09/06/2025
"I dream of building spaces where Iranian and SWANA (Southwest Asia and North Africa) diasporic communities can grieve in ways that feel whole, communal, and connected to ancestral tradition," shares Misha, our August INELDA Doula Profile. "I want to help normalize public grief, ritual-making, and collective care—especially in cultures impacted by exile, political violence, and ongoing colonial trauma."
Misha (she/he/they) is an Iranian-American death doula and grief tender whose work honors the sacredness of death and the political power of mourning. Their path into this calling began at the tender age of 20, when they were blessed with the gift of witnessing their mother’s death.
Today, through Hafez Death Care, Misha offers culturally rooted, anti-imperialist support for dying people and their loved ones before, during, and after the dying process. They also provide grief tending for personal, collective, and ancestral grief, teaching that grief is both an emotional process and an act of resistance.

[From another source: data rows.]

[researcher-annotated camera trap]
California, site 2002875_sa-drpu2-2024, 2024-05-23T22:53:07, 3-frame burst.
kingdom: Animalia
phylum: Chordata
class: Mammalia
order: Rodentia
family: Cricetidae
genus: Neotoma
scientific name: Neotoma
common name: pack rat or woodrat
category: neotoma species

They facilitate community grief events, offer one-on-one death midwifery and grief support, and host Halva for the Heart, a podcast exploring death and grief through a diasporic lens.
Misha’s work is grounded in the belief that by caring for our Dying and tending to our grief in community, we strengthen our movements for justice and deepen our capacity for collective care. Misha is currently based in Seoul, South Korea, but is moving to Marin County, California, United States soon.